Note that the tree structure is based on the parent_id matching another rows post_id.

You can now analyze the reply trees basic metrics:

from delab_trees.main import get_test_tree
from delab_trees.delab_tree import DelabTree

test_tree : DelabTree = get_test_tree()
assert test_tree.total_number_of_posts() == 4
assert test_tree.average_branching_factor() > 0

A summary of basic metrics can be attained by calling

from delab_trees.main import get_test_tree
from delab_trees.delab_tree import DelabTree

test_tree : DelabTree = get_test_tree()
print(test_tree.get_author_metrics())

# >>> removed [] and changed {} (merging subsequent posts of the same author)
# >>>{'james': <delab_trees.delab_author_metric.AuthorMetric object at 0x7fa9c5496110>, 'steven': <delab_trees.delab_author_metric.AuthorMetric object at 0x7fa9c5497dc0>, 'john': <delab_trees.delab_author_metric.AuthorMetric object at 0x7fa9c5497a00>, 'mark': <delab_trees.delab_author_metric.AuthorMetric object at 0x7fa9c5497bb0>}

More complex metrics that use the full dataset for training can be gotten by the manager:

import pandas as pd
from delab_trees import TreeManager

d = {'tree_id': [1] * 4,
     'post_id': [1, 2, 3, 4],
     'parent_id': [None, 1, 2, 1],
     'author_id': ["james", "mark", "steven", "john"],
     'text': ["I am James", "I am Mark", " I am Steven", "I am John"],
     "created_at": [pd.Timestamp('2017-01-01T01'),
                    pd.Timestamp('2017-01-01T02'),
                    pd.Timestamp('2017-01-01T03'),
                    pd.Timestamp('2017-01-01T04')]}
df = pd.DataFrame(data=d)
manager = TreeManager(df) # creates one tree
rb_vision_dictionary : dict["tree_id", dict["author_id", "vision_metric"]] = manager.get_rb_vision()

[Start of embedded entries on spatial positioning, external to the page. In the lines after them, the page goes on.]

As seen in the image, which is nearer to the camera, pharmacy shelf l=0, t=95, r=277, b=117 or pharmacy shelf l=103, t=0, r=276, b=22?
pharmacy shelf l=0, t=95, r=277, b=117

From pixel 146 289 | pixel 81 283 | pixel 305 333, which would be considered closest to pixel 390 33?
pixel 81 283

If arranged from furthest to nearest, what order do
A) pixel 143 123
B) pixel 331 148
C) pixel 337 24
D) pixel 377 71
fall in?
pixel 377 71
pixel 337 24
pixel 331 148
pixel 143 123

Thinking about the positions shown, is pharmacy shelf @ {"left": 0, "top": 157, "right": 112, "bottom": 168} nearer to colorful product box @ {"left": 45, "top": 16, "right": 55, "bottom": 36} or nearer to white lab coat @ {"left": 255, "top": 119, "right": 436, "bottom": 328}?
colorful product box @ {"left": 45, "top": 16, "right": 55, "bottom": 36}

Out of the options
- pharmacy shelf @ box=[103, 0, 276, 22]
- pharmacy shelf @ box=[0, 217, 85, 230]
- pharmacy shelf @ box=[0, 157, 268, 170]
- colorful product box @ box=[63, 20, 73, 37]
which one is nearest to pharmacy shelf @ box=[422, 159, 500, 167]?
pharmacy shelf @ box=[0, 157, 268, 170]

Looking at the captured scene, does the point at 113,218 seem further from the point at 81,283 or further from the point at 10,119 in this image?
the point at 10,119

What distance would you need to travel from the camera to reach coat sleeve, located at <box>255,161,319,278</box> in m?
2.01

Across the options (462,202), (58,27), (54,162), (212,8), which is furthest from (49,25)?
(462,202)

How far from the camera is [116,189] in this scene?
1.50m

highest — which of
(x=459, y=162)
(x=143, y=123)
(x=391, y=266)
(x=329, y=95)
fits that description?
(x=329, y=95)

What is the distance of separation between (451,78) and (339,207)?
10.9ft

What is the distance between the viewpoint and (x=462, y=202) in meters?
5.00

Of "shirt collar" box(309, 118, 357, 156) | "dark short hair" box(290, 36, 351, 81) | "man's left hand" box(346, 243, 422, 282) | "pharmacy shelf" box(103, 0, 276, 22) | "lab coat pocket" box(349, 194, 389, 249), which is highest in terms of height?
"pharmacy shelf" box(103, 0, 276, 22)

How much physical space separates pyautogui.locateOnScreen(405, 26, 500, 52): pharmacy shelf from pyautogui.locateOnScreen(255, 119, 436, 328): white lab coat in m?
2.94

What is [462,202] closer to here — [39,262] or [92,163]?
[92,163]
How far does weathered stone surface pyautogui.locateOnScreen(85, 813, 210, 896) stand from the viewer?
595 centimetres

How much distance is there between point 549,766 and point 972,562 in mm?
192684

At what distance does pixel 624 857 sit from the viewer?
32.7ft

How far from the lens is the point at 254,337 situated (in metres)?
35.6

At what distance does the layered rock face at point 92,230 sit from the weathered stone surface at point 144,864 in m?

The following two complex metrics are implemented:

from delab_trees.main import get_test_manager

manager = get_test_manager()
rb_vision_dictionary = manager.get_rb_vision() # predict an author having seen a post
pb_vision_dictionary = manager.get_pb_vision() # predict an author to write the next post

How to cite

    @article{dehne_dtrees_23,
    author    = {Dehne, Julian},
    title     = {Delab-Trees: measuring deliberation in online conversations},        
    url = {https://github.com/juliandehne/delab-trees}     
    year      = {2023},
}

Project details


Download files

Download the file for your platform. If you're not sure which to choose, learn more about installing packages.

Source Distribution

delab-trees-0.3.0.tar.gz (24.0 MB view details)

Uploaded Source

Built Distribution

If you're not sure about the file name format, learn more about wheel file names.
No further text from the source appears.